Every composer has missed a note, every writer has warped a line, and every director has made a bad movie. Any artist who expects to complete a life's work without some kind of misstep is kidding themselves, and even the greatest ones can't expect to end their career with a perfect oeuvre, no matter how hard they try.
Mistakes are a fact of art as well as a fact of life, but when they are made by the greats they are amplified, made more prominent by questions of how?, and why? There are many reasons a great director might make a bad film, from studio pressure, to financial needs, to simply just wanting to troll his or her fan-base. Whatever the reason, a bad film from one of the greats is something to behold, an anomaly that often stirs more in you than their very best work; a freak-show more fun than the opera.
The films on this list are different kinds of bad. Some are only bad in comparison to the directors' other films, whereas others are only bad because they had the potential to be so much better. (Then there are the just plain bad ones, always the best because they raise the shouting of those Hows and Whys to levels of disproportional anguish). There are some obvious ones, and some controversial ones (the first entry is sure to raise a few eyebrows), but each one represents a significant misfire from a director used to hitting more than they miss.
10. David Fincher - Fight Club
David Fincher has made half-a-dozen or so great films, a few solid ones and three masterpieces (Zodiac, The Curious Case of Benjamin Button - seriously - and The Social Network). Fight Club, perhaps his most well-known and well-revered film, falls into none of these categories, instead sitting next to Alien 3 (his first film) on his list of misconceived efforts.
This is not a popular opinion, and the film regularly appears on those Greatest Films of the 90s lists. But Fight Club is bad in spite of itself, a film so doused in macho-porn nihilism that it ends up glossing over its great look and cast to become a stylish but ultimately cold affair.
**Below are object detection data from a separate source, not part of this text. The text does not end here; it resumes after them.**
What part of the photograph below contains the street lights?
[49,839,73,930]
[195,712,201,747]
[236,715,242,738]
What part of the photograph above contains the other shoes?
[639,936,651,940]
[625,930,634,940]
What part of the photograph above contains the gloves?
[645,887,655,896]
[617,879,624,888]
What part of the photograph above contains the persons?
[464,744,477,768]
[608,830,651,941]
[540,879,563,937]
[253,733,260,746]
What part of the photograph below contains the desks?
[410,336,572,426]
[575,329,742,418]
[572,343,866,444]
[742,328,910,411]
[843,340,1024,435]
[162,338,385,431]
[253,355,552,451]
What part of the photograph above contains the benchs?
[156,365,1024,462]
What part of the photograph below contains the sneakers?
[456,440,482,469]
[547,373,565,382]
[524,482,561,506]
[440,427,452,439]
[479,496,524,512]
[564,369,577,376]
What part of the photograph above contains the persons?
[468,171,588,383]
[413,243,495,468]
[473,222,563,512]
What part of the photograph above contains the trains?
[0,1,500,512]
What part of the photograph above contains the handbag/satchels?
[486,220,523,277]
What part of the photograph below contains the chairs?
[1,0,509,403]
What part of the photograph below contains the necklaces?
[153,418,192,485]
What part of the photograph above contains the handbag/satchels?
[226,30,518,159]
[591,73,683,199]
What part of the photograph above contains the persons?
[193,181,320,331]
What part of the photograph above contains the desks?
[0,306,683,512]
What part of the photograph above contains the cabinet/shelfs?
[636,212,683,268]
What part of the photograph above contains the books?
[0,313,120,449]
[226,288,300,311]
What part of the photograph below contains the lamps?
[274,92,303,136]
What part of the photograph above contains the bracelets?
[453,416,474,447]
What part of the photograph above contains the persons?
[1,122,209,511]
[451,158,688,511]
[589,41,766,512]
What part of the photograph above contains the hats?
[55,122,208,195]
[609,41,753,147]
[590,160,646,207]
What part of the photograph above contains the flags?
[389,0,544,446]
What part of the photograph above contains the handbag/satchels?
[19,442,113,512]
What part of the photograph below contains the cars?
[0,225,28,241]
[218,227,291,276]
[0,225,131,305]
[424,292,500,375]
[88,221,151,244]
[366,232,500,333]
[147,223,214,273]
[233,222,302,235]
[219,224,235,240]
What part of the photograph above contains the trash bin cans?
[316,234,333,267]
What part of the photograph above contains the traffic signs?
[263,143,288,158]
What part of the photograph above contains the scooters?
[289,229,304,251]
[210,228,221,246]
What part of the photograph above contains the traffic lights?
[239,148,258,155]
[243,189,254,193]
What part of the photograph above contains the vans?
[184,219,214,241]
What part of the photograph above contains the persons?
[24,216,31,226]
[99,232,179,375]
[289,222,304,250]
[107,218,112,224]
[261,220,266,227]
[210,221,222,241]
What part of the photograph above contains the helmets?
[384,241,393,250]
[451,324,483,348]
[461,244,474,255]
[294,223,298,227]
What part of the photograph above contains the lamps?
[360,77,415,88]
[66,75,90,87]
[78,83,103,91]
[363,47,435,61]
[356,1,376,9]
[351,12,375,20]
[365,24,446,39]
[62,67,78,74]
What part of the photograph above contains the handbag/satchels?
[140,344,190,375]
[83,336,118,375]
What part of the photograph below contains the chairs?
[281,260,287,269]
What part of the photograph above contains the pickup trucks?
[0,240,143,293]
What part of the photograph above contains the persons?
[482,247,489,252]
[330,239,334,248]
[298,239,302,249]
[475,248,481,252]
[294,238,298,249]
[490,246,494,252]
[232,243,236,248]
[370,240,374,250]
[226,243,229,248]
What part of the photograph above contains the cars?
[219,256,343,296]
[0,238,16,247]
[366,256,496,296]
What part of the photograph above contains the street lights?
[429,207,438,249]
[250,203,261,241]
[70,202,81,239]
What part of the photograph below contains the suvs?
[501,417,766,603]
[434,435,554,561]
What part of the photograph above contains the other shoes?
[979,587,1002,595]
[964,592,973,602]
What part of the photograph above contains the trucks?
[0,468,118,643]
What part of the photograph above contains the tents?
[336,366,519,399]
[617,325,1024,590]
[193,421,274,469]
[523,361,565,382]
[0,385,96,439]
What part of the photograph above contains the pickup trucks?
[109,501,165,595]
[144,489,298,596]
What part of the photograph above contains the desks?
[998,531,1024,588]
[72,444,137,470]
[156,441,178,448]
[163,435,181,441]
There are some fine moments, and the first act is actually pretty damn good, but this is rendered immaterial by what follows, as Fincher dumps the wit and ups the machismo, turning Fight Club into little more than a glossy catalogue of things men supposedly like: violence, destruction and empty sex. The film, like the Chuck Palahniuk novel it's based on, tries to say pressing things about materialism and man's bestial nature, but in the end it only serves to endorse them, becoming product placement for the things it warns against in the process.